Michael Leong














from "Disorientations"















from "Disorientations"

Dear Abolished Subtext: 
 
Since the night of the full moon, there has been an auditory film rising and falling about the city’s school—a great evangelical babble, old recordings of a hostile interrogation, and a murmuring radiation of ink. With no respite, there has been a serious bombing of normality. Nonetheless, there was no way all the boxes of special forms and affidavits were simultaneously real and in our imagination. Or were they? As you well know, sometimes is a time of its own. 
          So last night, gazing at the night-sky’s stars flowering in italics, we masked our eyes with
a hint of hysteria, half-sleep, after all, being the most delicious criticism of reason. We muttered to you a faint but extended veneration, heavily quoting the Opacity Sutra and the Doubled Sutra of the Damaged Interstice: 
 
               Is it not the voice   
               which is sewn
               into the soul of the body?

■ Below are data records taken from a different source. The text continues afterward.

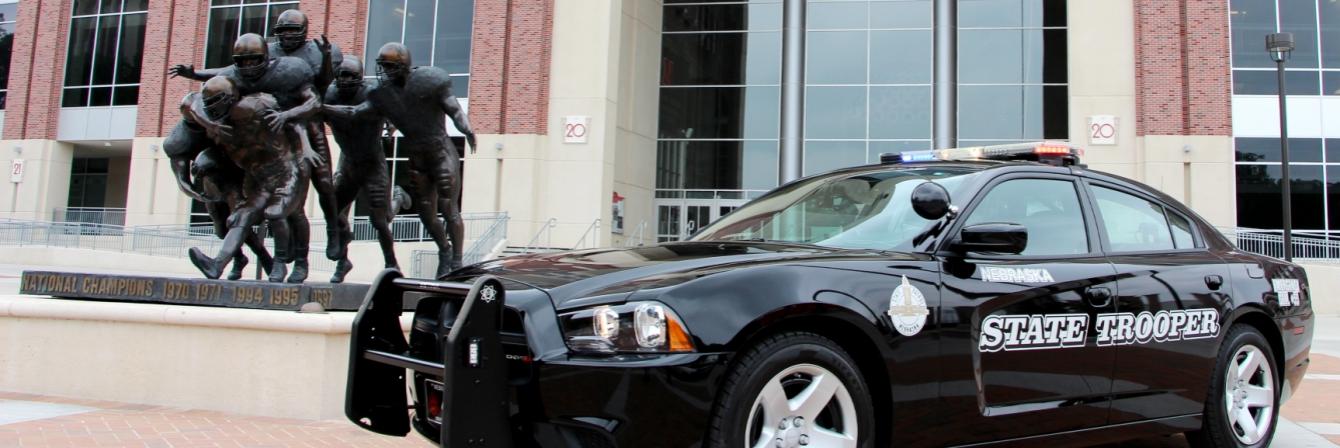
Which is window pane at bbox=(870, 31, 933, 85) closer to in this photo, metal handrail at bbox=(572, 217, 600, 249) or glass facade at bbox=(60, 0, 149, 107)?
metal handrail at bbox=(572, 217, 600, 249)

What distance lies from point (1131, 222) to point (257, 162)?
5718 millimetres

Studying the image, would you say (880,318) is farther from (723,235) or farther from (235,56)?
(235,56)

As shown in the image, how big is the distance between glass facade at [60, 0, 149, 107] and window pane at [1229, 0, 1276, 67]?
34.4 m

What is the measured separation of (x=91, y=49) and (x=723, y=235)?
3607 cm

               Is not the body
               the exchange
               of regional gestures,
               an instant of respiration
               opening in time?
               Such are the codes
               of the autumn empire,
               illegible and distanced
               in their approximate location.

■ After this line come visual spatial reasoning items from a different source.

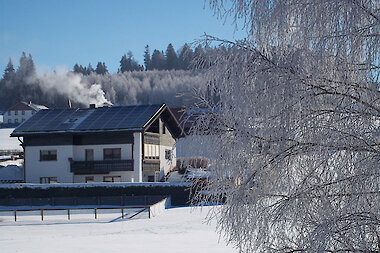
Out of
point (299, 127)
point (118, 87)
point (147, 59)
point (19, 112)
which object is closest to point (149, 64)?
point (147, 59)

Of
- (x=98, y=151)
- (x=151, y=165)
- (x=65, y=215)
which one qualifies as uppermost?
(x=98, y=151)

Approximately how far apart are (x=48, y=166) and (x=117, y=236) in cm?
2065

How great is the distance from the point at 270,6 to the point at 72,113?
36.2m

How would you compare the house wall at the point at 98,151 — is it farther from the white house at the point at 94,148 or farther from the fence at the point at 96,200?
the fence at the point at 96,200

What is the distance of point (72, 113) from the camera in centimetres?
3956

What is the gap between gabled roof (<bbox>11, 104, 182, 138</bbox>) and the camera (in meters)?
35.5

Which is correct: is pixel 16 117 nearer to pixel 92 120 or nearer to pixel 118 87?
pixel 118 87

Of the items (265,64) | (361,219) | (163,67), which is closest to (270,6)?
(265,64)

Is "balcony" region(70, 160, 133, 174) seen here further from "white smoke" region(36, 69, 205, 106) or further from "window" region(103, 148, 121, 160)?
"white smoke" region(36, 69, 205, 106)

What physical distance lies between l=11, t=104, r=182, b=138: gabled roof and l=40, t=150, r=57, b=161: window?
1.58m

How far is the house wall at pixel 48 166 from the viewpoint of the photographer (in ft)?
116

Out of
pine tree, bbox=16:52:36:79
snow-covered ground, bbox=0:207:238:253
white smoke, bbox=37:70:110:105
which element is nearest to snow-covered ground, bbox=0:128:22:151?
white smoke, bbox=37:70:110:105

               Such is the sickness
               of anonymous vertigo,
               of drinking the emptiness of winter
               without words.
 
Delivered entirely from practical communication, we suffered an otherworldly worldliness, a sweeping sorrow of alienations. It was that discontinuous hour in which the other’s death is necessarily consummated, in which snow, curiously falling, touches the blotched curl of Yasusada’s smile.
          Then a pain, pure in its origins, welled up around the infantile half-walls of our vanity. Without explaining, a foreigner in mid-1960s clothing placed strips of beautiful handwritten stationary and a few lotus leaves about the middle of our home, a sort of quilt of protection against the original and unknown dampness that is still acclimating at the heart of the real. A mass of ears copied from French pornographic drawings populated the sky, receiving but without appropriately trying to grasp the full-time emphasis of Yasusada’s language. Written over the dawn in immense particled characters, the message dissolved in miles of undated light. If they were to be spoken, the names of the departed would be swallowed by some illegible narrative, mailed but never sent, yearned for but extinguished—like traces of the closest paper cut on the most western regions of your tongue.

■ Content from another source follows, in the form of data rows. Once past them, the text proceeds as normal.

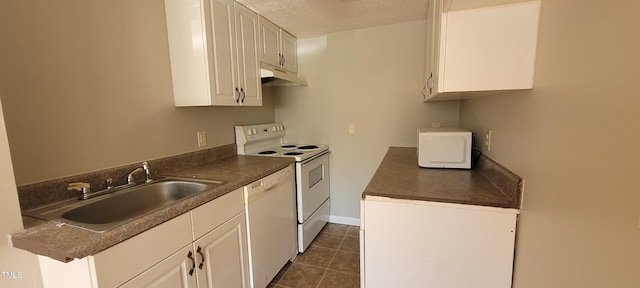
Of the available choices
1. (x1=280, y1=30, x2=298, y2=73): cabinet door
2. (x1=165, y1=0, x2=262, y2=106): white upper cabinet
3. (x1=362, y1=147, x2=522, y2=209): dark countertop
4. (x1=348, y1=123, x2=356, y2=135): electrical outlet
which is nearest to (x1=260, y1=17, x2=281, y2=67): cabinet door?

          Please write to me when you can, you, the savored one—or whoever happens to be speaking from beyond the adolescent ruins of our intelligence—
 
A NOTE ON THE TEXT: “Disorientations” collages together—and so “disorients”—two postmodern Orientalist texts: Kent Johnson's Doubled Flowering: From the Notebooks of Araki Yasusada, a yellowface simulation of hibakusha literature, and Roland Barthes's Empire of Signs, a semiotic treatise based on an invented system Barthes calls “Japan.”